In Saudi Arabia, a man can have several wives, but a woman cannot have several husbands. Marriages are often arranged by family. In 2005, forced marriages were banned, but marriage contracts are still between the husband-to-be and the father of the bride, not the bride herself. A man can divorce a woman by saying "I divorce you" (Talaq) three times, or indeed by sending a written note. That process was recently outlawed in India. For a woman, it's a slower and much more difficult process in which the husband has to consent to the divorce. Also, women getting divorced automatically lose custody for daughters who are older than nine and sons who are older than seven to their soon-to-be-ex-husbands.

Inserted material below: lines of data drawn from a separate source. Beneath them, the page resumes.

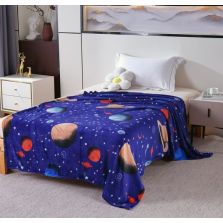 Patura Cocolino imprimata 200x230 cm, Albastru cu planete Ralex Pucioasa 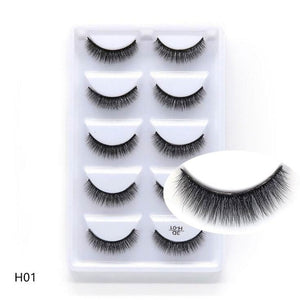 HBZGTLAD 5 Pairs 3D Handmade Fake Eyelashes Natural Long Thick Daily Makeup Thick Cross Eyelashes Eye Lashes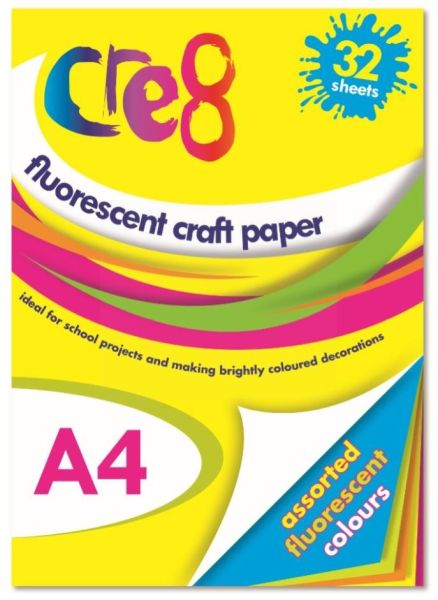 A4 Fluorescent Craft Paper - Assorted Colours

 In Syria, a country with secular as well as religious courts, marriage contracts are also signed by the future husband and the father of the bride. A woman can apply for a divorce through the judicial system. In order to be granted one, she has to prove that her husband either abused her or neglected his duties as a husband.

Morocco recently updated their family law, built around the Moudawana, or family code. It now allows divorce due to "irreconcilable differences" for both men and women. But there are still traditional rules as well. The case of 16-year-old Amina Filali made headlines in 2012 when she killed herself after being forced to marry her rapist, who evaded prosecution this way. However, her case ultimately led to Morocco repealing the law allowing rapists to avoid prosecution by marrying their victims.